» WHAT YOU HAVE TO DO:
Write out the listing below from the line containing "Which description fits" to its last line, unaltered, ends included.

Spatial reasoning dataset excerpts
_ _ _ _ _

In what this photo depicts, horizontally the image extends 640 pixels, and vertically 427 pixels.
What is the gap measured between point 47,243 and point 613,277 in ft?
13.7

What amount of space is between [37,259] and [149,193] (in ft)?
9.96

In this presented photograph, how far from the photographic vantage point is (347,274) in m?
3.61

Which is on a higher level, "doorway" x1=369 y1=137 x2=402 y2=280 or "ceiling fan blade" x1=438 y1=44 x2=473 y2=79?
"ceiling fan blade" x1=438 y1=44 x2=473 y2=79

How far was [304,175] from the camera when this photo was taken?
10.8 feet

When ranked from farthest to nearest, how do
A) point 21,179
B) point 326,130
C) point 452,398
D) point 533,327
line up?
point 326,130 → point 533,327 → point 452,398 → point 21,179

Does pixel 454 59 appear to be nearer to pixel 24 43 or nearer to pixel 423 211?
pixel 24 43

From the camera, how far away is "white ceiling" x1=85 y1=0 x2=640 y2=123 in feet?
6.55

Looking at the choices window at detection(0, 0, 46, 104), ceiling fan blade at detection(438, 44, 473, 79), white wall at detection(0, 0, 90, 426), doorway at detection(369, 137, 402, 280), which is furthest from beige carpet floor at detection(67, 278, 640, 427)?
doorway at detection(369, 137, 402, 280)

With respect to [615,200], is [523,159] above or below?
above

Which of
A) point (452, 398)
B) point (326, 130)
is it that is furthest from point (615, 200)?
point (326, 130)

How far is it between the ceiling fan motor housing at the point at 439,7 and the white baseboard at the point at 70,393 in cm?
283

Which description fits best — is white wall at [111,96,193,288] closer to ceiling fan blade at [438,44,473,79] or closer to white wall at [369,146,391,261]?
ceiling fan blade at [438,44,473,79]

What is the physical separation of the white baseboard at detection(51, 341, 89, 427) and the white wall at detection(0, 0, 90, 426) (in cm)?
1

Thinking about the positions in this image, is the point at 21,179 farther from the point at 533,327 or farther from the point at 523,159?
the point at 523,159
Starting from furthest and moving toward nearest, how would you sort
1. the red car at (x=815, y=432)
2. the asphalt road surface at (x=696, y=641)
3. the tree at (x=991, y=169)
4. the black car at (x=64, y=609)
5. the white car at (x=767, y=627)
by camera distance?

_ _ _ _ _

» ANSWER BELOW:
Which description fits best — is white wall at [111,96,193,288] closer to ceiling fan blade at [438,44,473,79] or closer to white wall at [369,146,391,261]?
ceiling fan blade at [438,44,473,79]

What is the physical separation of the white baseboard at detection(51, 341, 89, 427) and the white wall at detection(0, 0, 90, 426) (in cm)?
1

Thinking about the positions in this image, is the point at 21,179 farther from the point at 533,327 or farther from the point at 523,159?
the point at 523,159
Starting from furthest and moving toward nearest, how would you sort
1. the red car at (x=815, y=432)
2. the asphalt road surface at (x=696, y=641)
3. the tree at (x=991, y=169)
4. the black car at (x=64, y=609)
5. the white car at (x=767, y=627)
by camera distance?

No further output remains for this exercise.